TRECHO DO TEXTO:
========================================================================
Porta para democratização do Judiciário, Defensoria Pública não ‘enfraquece’ a República

O homem, que, nessa terra miserável,
 Mora, entre feras, sente inevitável
Necessidade de também ser fera.
(Augusto dos Anjos, Versos Íntimos)

Por Claudio Luís dos Santos* 

Na semana em que comemoramos o dia da Defensoria Pública (19 de maio), Defensoria, Democracia e Judiciário são temas que recomendam intensa reflexão.

A crise que abate as instituições tupiniquins revela contornos singulares. A legitimidade das autoridades é a todo tempo questionada, colocando em cheque as decisões políticas dos órgãos públicos. A paz social cada vez mais distante e o bem comum uma ilusão utópica. A democracia doente porquanto distante da vontade popular. A Constituição se pulveriza.

Esse quadro caótico também espelha o funcionamento das instituições do sistema de Justiça. E a Defensoria Pública é a primeira a sofrer os golpes.
========================================================================
MATERIAL FORNECIDO:

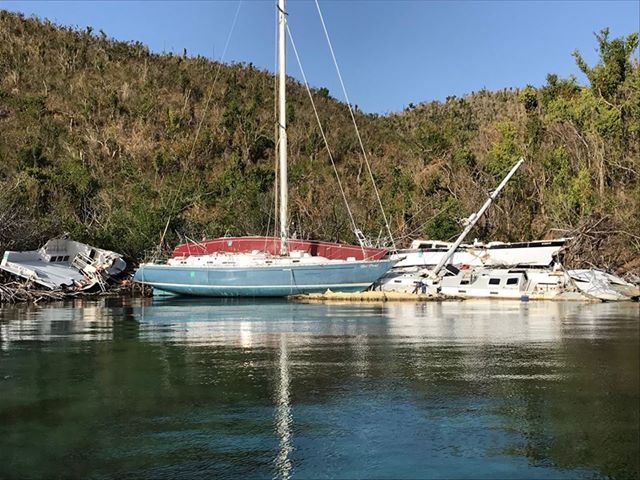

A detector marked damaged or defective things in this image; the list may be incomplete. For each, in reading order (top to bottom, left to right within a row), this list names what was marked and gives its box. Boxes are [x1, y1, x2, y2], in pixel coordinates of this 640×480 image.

damaged boat [0, 238, 127, 290]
========================================================================
TAREFAS A CUMPRIR:
a: Cite os três temas que, segundo o trecho, recomendam intensa reflexão.
b: Diga se cada afirmação concorda com o trecho, citando as palavras dele que decidem: (i) o dia da Defensoria Pública é comemorado em 19 de maio; (ii) a Constituição se fortalece; (iii) o Judiciário é a primeira instituição a sofrer os golpes.
A listagem não é necessária aqui.

RESPOSTAS COMPLETAS:
a: Defensoria, Democracia e Judiciário.

b:
(i) Sim: "Na semana em que comemoramos o dia da Defensoria Pública (19 de maio)".
(ii) Não: "A Constituição se pulveriza."
(iii) Não: "E a Defensoria Pública é a primeira a sofrer os golpes."